Folha de S. Paulo


Politicamente correto

Chamar urubu de "meu louro" é uma espécie de selo da loucura, ficamos tontos, não entendemos mais nada, perdemos o chão e as referências.

Mas, quando as distorções das palavras fazem parte da "novilíngua", devemos nos lembrar do conselho que Polônio deu ao rei Cláudio, padrasto de Hamlet: "Majestade, essa loucura tem um método".

"1984", romance de George Orwell, descreve uma sociedade totalitária onde todos eram vigiados pelo Big Brother (daí o nome do programa), a história era constantemente reescrita segundo a conveniência dos poderosos, o povo era conduzido a se unir pelo ódio a um inimigo comum (a elite branca da época), e as palavras, através do ministério da propaganda, ganhavam novos sentidos que confundissem as mentes, que impedissem a clareza de pensamento, que levassem a uma crença única, o amor obediente ao Grande Irmão. Era a novilíngua.

A coisa está se parecendo levemente familiar? É, e eu, em defesa da saúde mental pública, tenho dedicado várias destas colunas a decifrar o sentido original dos termos da novilíngua atual. Ora, "contabilidade criativa", "recursos não contabilizados", "malfeitos" e "aloprados" são de fácil tradução: trapaça, caixa dois, crimes e criminosos, respectivamente.

Mas, depois de decifrar "burguês" e "conservador", chegou a vez do "politicamente correto".

O que querem dizer essas expressões, "politicamente correto" (PC), e "politicamente incorreto" (PI)?

Politicamente correto é entendido como "o que não ofende os fracos e oprimidos, tudo que for progressista e de esquerda". Politicamente incorreto, por oposição, é "ofensivo, opressivo, conservador e de direita".

Mas, será mesmo? Vamos ao bê-a-bá da coisa. Politicamente: o que se refere à política; de maneira política. Ora, política é o nome que designa a correlação de forças entre pessoas que passaram a viver juntas na Polis, a cidade-Estado grega, há 2.400 anos. Antes não havia política, pois, sem a Polis e suas leis, as diferenças eram resolvidas na porrada, no assassinato ou na guerra.

Então, "politicamente" significa "da maneira que a correlação de forças entre pessoas diferentes se dá, dentro da Polis". Nela, essas diferenças não podem mais ser resolvidas com dedo no olho, golpe abaixo da linha da cintura e assassinatos. As diferenças têm que obedecer a lei, e o debate civilizado substitui a força. Se as coisas ficarem mal paradas, e a conversa não dá mais conta, o Estado é acionado para aplicar as leis, até, se necessário, com uso da força.

Então, politicamente correto é o embate de diferenças que acontece obedecendo às leis democráticas do Estado.
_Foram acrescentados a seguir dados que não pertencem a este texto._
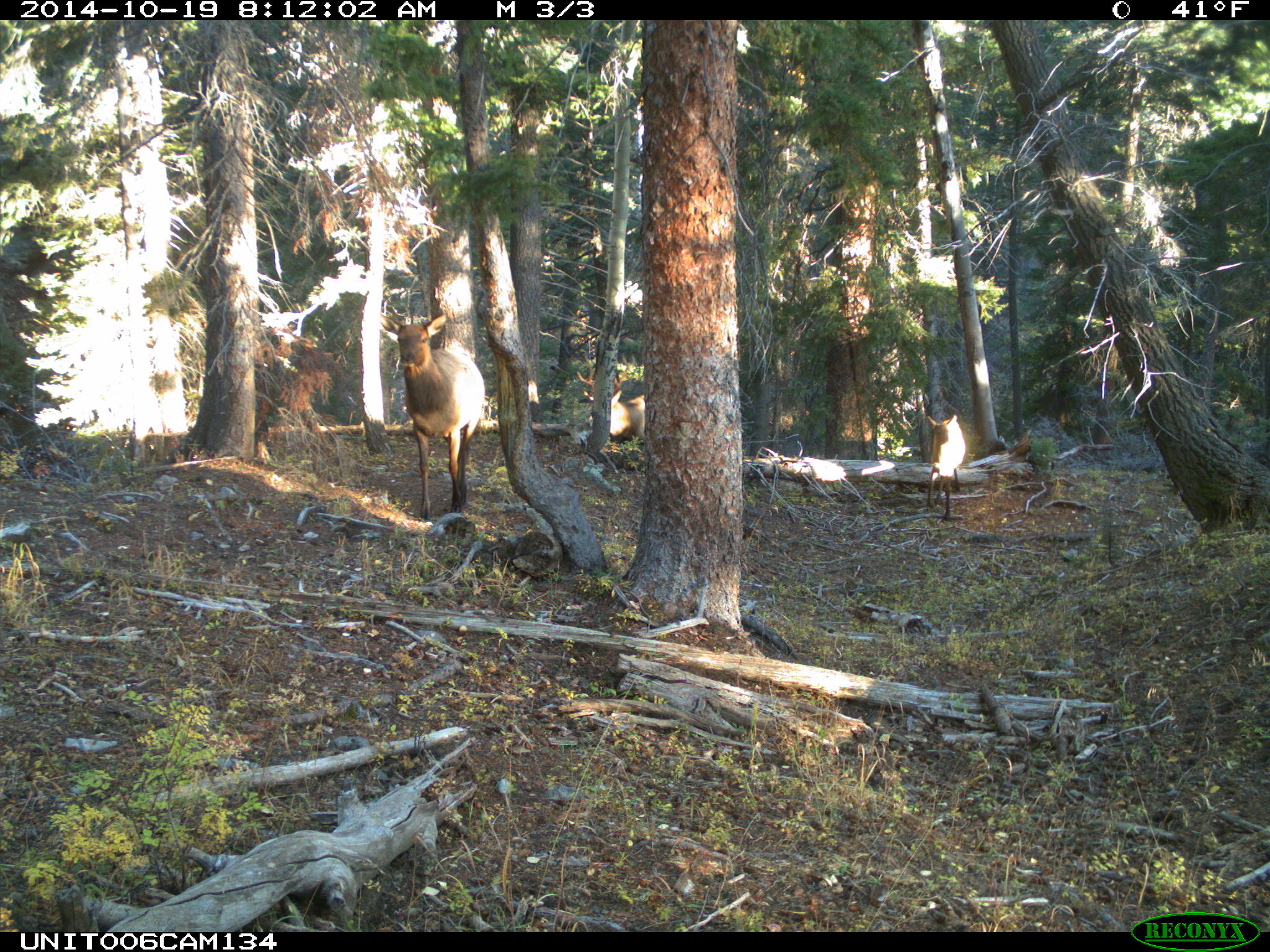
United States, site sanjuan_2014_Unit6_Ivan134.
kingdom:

Já o sentido atual de politicamente correto, que é o domínio de uma única maneira de pensar, a "correta", com o patrulhamento de qualquer desvio, de qualquer diferença, simplesmente acaba com a política: sem diferenças não há debate.
É este o método da loucura, da novilíngua, da lavagem cerebral que é a patrulha do "PC" (agora, entre aspas): estão querendo nos dominar!

O mais engraçado é que, uma vez que debato civilizadamente minhas ideias, me descobri politicamente correto.